Whatever our skin color, gender, nationality, creed or affiliation, we all need to do this inner healing work, before we can even hope to help our world heal from prejudice and the tragedy it often brings. Imagine what our world would be like if we all committed today to do just that!

WHY DO WE HAVE TO DO THIS OVER AND OVER?: Exploring The Roots of Prejudice

Whether we know it or not . . . whether we want to know it or not . . . we all have currents of prejudice within our psyches. Although many think of their prejudices as simply “the truth,” others realize that there are some major roots to our prejudice . . . roots that need to be named, known, and worked with.

One of the roots of our prejudices is . . . we are taught to be prejudiced by the active teachings of those with whom we grow up, and also by their modeling. This is poignantly expressed in the song “Carefully Taught” from the Broadway show and the movie, “South Pacific.”

“You’ve got to be taught before it’s too late,
Before you are six or seven or eight,
To hate all the people your relatives hate,
You’ve got to be carefully taught”*

A less well known and understood root of prejudice is . . . most people are afraid of the dark. The literal dark in the outer world of night and winter – so easily seen by the number of lights we keep on 24 hours a day 365 days a year. But not just the literal dark or the dark in the outer world.  We are afraid of the dark in our inner worlds – the dark unknown within where we are afraid we’ll discover terrible dark things about ourselves. And the dark in our inner worlds that we have come to symbolize as “evil.” This fear of the dark has caused all sorts of problems in our world, including transferring our fear and our symbolic meaning onto people with dark skin.

If we would only heal our fear of the darkness, particularly the darkness within, we could work through and heal our feelings about our own darkness and the destructive aspects of our own personalities, and clearly see people with dark skin as unique people rather than symbolic expressions of our own inner “darkness.”

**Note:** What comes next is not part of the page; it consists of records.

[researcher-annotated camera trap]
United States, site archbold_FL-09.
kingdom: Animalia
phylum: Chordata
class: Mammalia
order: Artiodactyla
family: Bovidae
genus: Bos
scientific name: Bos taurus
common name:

And the root of prejudice of which people seem to be the least aware is based on the most primal experiences from our childhoods. Those experiences in our earliest years when we are hurt or frightened by ‘the other,’ meaning, in essence, anyone who is not us. Those first fears of ‘the other’ later get transferred onto many other people and things. So, for example, fear of  mother or father can later be transferred onto someone of a different race, religion, sex, nationality . . .  without our having any awareness whatsoever of that occurring.

There’s a wonderful line in the 2009 book, The Help, a book about “black maids” working for white women in Mississippi. It’s actually a line dear to the author, Kathryn Stockett, and one that speaks to the heart of the issue:  “Wasn’t that the point of the book? For women to realize, we are just two people. Not that much separates us. Not nearly as much as I’d thought.”**

These are three of the deep roots of prejudice in our psyches and our world.
We will be prejudiced, whether consciously or unconsciously, and somehow, whether ever-so-subtly or absolutely blatantly, we will act on our prejudices . . . until we each commit to explore and heal the prejudices that live within us.
We will do this over and over until each of us does our own individual inner work with prejudice.
Where does your fear of those who are different from you come from?
It is a deep choice:  Are you willing to explore and heal your fear of “the other” and in doing so, help to heal prejudice in yourself and our world?

(c) Judith Barr, 2011

* © Oscar Hammerstein II, 1949
** Kathryn Stockett, The Help, 2009, G. P. Putnam’s Sons, pp 418 and 451.